Comparing to other methods

The proposed, default implementation of then(), using the DefaultExecutor (default_then()), was benchmarked against the following alternative implementations:

  1. A blocking_then() implementation that eagerly calls future::get() and blocks to get the result before moving to the next future (serves as the baseline)
  2. An unbounded_then() implenentation that creates a new thread per-invocation that waits for the result via future::wait()
  3. An asio_then() implementation that dispatches a function via boost::asio::io_context::post() per-invocation, which, in turn, waits for the result via future::wait() and uses 50 threads to run boost::asio::io_context::run()

Whereas the other approaches (apart from blocking_then()) use many threads, the default_then() implementation uses at most two threads. One thread for polling all the active futures for completion status and one thread for dispatching the continuations.

Also all the futures that were used for the benchmark were independent - i.e., they did not depend on other futures to complete before completing themselves. The code that benchmarked the different methods was equivalent to the following:

template<class T>
future<T> getValueAsync(int i)
{
    promise<T> p;
    auto result = p.get_future();

    ioService.post([p=move(p), i]() {
        int g = 500000 - i * 5;
        sleep_for(microseconds(g));
        p.set_value(i);
    });

    return result;
}

void useCase()

_ _ _ _ _ _ _

**Task set**.
- a) Can you quote the benchmark excerpt between "2. An unbounded_then()" and "to run boost::asio::io_context::run()", inclusive?
- b) Which implementations of then() does the benchmark excerpt name?
The lines after the benchmark excerpt are separate material.

_ _ _ _ _ _ _

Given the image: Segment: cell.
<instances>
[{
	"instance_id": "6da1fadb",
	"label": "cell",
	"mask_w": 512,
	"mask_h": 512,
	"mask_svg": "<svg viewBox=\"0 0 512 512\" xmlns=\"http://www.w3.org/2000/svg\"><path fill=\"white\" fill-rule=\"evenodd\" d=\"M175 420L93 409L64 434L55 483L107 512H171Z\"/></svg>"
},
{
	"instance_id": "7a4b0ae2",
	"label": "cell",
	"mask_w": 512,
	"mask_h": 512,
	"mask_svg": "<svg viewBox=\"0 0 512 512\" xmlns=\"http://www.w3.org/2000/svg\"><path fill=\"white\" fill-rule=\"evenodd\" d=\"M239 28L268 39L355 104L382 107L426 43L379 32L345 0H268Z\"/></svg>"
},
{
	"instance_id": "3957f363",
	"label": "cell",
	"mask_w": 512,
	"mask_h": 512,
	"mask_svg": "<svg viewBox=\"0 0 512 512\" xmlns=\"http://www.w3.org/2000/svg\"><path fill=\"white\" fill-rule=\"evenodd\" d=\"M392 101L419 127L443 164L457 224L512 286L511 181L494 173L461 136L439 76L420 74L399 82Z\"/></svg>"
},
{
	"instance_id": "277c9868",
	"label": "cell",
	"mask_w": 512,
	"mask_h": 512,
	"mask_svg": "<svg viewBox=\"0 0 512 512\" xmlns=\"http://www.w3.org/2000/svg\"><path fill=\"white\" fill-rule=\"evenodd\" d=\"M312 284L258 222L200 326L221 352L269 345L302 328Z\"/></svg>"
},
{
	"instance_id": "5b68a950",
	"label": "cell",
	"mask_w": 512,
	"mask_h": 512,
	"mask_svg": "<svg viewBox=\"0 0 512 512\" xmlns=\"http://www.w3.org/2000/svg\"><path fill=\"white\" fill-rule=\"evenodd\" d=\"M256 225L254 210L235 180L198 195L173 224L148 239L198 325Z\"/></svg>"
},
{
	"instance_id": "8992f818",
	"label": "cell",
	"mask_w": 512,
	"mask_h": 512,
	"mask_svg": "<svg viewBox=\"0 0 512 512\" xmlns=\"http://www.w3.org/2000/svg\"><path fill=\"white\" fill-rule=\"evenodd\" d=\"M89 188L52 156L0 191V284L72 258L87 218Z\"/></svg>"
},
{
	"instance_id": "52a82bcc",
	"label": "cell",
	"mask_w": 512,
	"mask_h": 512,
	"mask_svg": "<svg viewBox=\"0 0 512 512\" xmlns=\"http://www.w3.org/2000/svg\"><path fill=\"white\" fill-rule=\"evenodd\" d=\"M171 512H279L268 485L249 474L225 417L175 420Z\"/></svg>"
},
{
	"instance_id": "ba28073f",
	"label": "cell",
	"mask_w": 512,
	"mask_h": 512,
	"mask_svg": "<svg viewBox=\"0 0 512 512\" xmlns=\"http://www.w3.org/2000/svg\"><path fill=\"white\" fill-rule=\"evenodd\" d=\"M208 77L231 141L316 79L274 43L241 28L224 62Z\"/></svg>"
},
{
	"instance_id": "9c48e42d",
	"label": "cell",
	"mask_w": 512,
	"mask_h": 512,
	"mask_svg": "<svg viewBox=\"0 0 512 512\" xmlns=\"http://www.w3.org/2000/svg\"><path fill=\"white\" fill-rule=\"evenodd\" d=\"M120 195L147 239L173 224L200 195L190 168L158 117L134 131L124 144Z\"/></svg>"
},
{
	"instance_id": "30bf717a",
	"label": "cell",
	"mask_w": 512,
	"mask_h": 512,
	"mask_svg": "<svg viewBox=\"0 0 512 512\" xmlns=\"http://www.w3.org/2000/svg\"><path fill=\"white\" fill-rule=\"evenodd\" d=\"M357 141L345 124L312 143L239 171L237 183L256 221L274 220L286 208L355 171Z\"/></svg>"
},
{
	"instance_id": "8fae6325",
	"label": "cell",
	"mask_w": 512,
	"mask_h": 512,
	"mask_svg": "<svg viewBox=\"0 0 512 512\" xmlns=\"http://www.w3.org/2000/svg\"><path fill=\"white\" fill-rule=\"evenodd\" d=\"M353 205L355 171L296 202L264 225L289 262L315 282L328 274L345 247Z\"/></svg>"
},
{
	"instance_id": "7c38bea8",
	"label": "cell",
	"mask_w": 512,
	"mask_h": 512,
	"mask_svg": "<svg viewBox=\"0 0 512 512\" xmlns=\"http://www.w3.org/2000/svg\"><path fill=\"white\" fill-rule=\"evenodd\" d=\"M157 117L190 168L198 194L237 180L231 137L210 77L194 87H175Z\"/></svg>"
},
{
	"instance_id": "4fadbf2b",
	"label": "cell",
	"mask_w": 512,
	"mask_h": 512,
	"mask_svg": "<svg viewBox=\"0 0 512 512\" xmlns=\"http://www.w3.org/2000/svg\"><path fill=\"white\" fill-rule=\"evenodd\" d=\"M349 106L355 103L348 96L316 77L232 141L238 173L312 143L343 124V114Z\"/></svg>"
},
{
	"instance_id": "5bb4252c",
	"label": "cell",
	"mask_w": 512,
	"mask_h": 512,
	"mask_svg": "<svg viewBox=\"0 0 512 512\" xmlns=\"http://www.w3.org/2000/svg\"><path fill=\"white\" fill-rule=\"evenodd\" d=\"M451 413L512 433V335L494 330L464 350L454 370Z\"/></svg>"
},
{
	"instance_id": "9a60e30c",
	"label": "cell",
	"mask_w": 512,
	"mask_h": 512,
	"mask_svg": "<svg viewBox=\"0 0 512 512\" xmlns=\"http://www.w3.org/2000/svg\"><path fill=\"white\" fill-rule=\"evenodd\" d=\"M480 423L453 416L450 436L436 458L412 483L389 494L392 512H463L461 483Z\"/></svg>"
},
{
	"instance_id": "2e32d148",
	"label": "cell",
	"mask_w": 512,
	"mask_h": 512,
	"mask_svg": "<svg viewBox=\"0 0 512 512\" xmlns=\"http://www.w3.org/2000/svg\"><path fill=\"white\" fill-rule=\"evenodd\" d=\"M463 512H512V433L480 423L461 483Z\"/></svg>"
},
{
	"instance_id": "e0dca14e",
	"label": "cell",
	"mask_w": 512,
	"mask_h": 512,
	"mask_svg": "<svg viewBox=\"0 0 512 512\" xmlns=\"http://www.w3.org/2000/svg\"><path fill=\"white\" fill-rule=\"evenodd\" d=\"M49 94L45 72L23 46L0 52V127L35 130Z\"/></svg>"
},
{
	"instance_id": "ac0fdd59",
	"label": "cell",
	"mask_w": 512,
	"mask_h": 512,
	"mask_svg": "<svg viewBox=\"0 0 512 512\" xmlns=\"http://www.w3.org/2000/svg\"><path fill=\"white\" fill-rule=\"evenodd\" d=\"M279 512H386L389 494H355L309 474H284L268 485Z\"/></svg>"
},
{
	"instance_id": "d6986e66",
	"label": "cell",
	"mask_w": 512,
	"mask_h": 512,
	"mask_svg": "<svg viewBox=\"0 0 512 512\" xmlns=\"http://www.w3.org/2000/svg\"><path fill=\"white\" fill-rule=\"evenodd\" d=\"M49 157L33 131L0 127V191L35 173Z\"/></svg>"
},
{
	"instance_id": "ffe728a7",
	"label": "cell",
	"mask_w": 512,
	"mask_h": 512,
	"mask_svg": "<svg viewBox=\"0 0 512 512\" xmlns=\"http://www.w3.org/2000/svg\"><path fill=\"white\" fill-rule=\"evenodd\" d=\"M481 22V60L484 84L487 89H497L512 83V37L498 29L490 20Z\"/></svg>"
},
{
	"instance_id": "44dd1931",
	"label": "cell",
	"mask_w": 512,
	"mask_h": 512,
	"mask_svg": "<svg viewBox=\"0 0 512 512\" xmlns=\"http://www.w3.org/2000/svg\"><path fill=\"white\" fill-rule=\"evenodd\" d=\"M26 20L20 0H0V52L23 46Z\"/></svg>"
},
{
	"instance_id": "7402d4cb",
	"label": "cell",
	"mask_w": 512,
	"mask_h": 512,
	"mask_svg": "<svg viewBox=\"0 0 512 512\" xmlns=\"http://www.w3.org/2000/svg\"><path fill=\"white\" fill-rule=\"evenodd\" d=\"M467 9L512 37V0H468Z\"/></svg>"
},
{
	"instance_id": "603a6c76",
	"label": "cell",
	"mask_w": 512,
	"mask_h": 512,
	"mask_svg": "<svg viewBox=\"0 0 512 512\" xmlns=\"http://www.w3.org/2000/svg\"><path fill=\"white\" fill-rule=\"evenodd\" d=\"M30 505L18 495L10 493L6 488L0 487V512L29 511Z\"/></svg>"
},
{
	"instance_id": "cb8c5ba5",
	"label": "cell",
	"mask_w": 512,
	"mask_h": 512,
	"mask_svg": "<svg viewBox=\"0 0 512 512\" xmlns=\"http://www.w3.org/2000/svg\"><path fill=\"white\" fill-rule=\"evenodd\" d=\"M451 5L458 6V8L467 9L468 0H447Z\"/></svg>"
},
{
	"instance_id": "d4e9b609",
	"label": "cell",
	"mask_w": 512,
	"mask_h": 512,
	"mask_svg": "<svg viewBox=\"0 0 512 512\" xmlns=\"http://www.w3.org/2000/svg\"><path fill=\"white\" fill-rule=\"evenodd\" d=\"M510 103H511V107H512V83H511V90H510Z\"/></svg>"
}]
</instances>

_ _ _ _ _ _ _

**Outputs by task**.
- a)
2. An unbounded_then() implenentation that creates a new thread per-invocation that waits for the result via future::wait()
  3. An asio_then() implementation that dispatches a function via boost::asio::io_context::post() per-invocation, which, in turn, waits for the result via future::wait() and uses 50 threads to run boost::asio::io_context::run()

- b) default_then(), blocking_then(), unbounded_then(), asio_then()